╭──

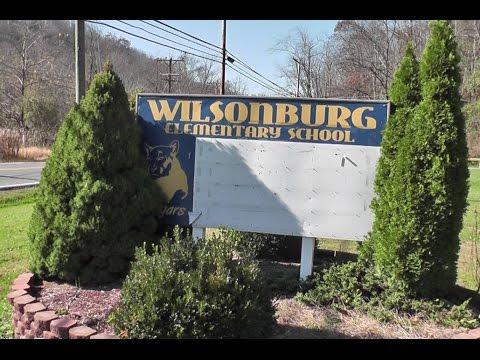 Remembering the 80's with some slide action. Wilsonburg Elementary School, Clarksburg, WV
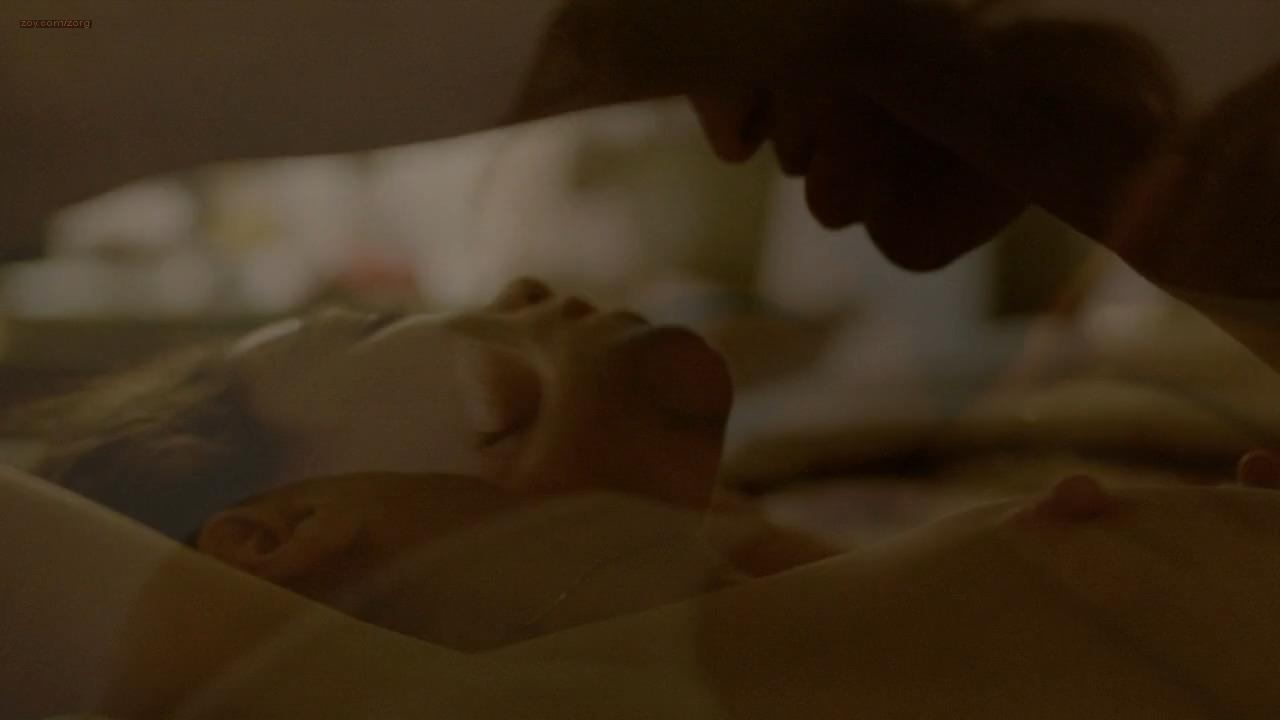 Michelle Monaghan nude brief topless and some sex – True Detective s1e3 (2014) HD 1080p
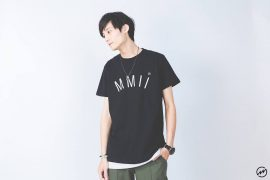 Mania 16 SS 2 Number Tee (1)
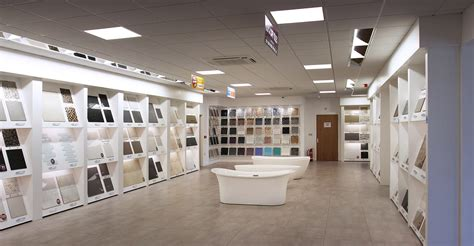 better bathrooms trade counter better bathrooms didcot customer and trade counter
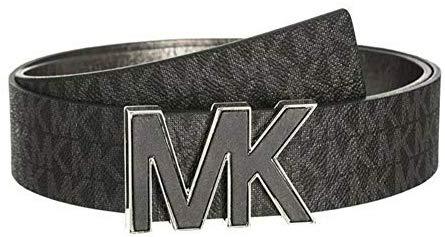 Michael Kors MK Signature Plaque Belt 553504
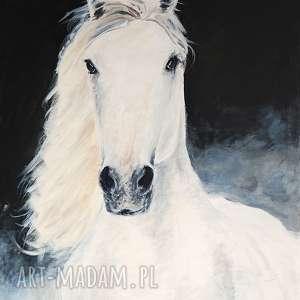obraz - biały koń akryl na płótnie, obraz, akrylowy, płótno, ręcznie, malowany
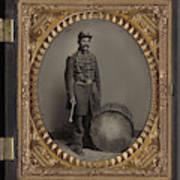 Civil War Soldier, C1863 Art Print
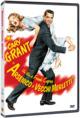 Cover Dvd DVD Arsenico e vecchi merletti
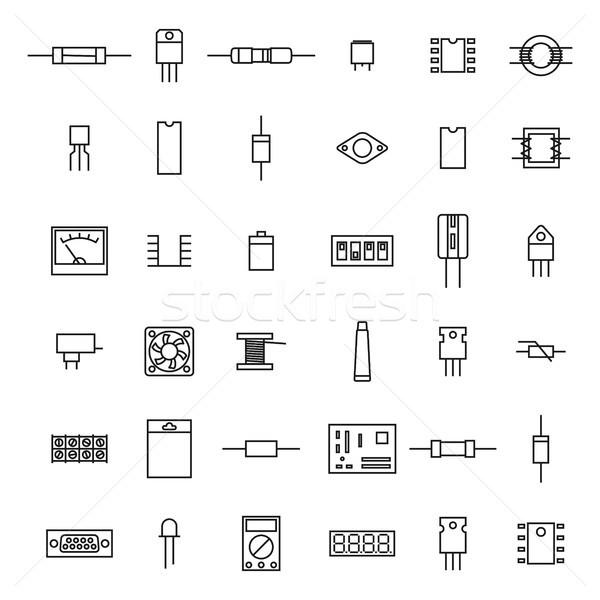Eletrônico rádio componentes fino linha conjunto Foto stock © kup1984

╰──

In the listing above, find the line containing "Mania 16 SS 2 Number Tee (1)" and the line containing "Cover Dvd DVD Arsenico e vecchi merletti", then return both of them and every line between, exactly, without pictures.

 Mania 16 SS 2 Number Tee (1)
 better bathrooms trade counter better bathrooms didcot customer and trade counter
 Michael Kors MK Signature Plaque Belt 553504
obraz - biały koń akryl na płótnie, obraz, akrylowy, płótno, ręcznie, malowany
 Civil War Soldier, C1863 Art Print
 Cover Dvd DVD Arsenico e vecchi merletti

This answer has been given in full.